It has been a summer to forget for the Wyckoff Heights Medical Center.

The Bushwick hospital and several other private hospitals are in the crosshairs of the Cuomo administration, as his Medicaid Redesign Team looks to cut rising Medicaid costs in the state.

State officials have already indicated that Brooklyn may have too many hospital beds and that patients would be better served using less expensive outpatient clinics.

But scores of community members and public officials rallied against the closures at a state health department-led hearing in lower Manhattan in late July.

Members of the Bushwick-based Make the Road New York, Ridgewood Bushwick Senior Citizens Council and other groups throughout Brooklyn and Queens echoed a similar concern — don’t close a hospital that serves two boroughs.

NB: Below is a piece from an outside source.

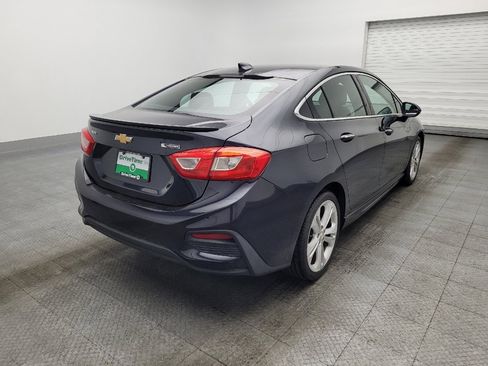 Used 2016 Chevrolet Cruze Premier image 9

Assemblyman Vito Lopez told the New York Times that it was unfair to close hospitals in Brooklyn "if there’s three hospitals within three blocks in Manhattan."

But Wyckoff CEO Rajiv Garg said the hospital is in "no danger of closing." The task force is supposed to report its findings on Nov. 1.

"Hospitals will need to be repurposed in order to make them more stable," said Garg, at a men’s health conference in Bushwick last month. "Health care reform has influence on health care delivery."

It may take more than health care reform to fix Brooklyn’s hospitals.

The Medicaid task force found that one-third of the borough’s medical centers bring in enough income to pay for new equipment and maintenance of aging buildings. And another third’s liabilities are larger than its assets, according to a Crain’s article.

And a state study showed that Bushwick residents rely on emergency room care more than other Brooklyn residents — 34 percent of Bushwick residents made at least one visit to the ER in 2008 compared with 17 percent of residents in Southwest Brooklyn.

Long wait times in Bushwick’s emergency rooms is nothing new to residents, though Wyckoff spent $1.7 million to expand its ER within the past two years to make it more efficient.

But many patients are still using the emergency room for regular aches and pains due to limited health insurance and the lack of primary care physicians in the neighborhood.

The hospital expects to continue to improve its facilities, including the replacement of its air conditioning units —  but renovations have not gone smoothly.

Neighbors have complained ferociously about the hospital’s noisy and noisome generator, which has been powering an external chiller unit on Stockhom Street since June.

The hospital moved the generator to a parking lot off St. Nicholas Avenue and told residents that both units would go offline in early September.

But Garg recently acknowledged that the renovations were behind schedule and the unit could be moved later this month.

"As soon as chilled water starts running, it will be shut off," said Garg.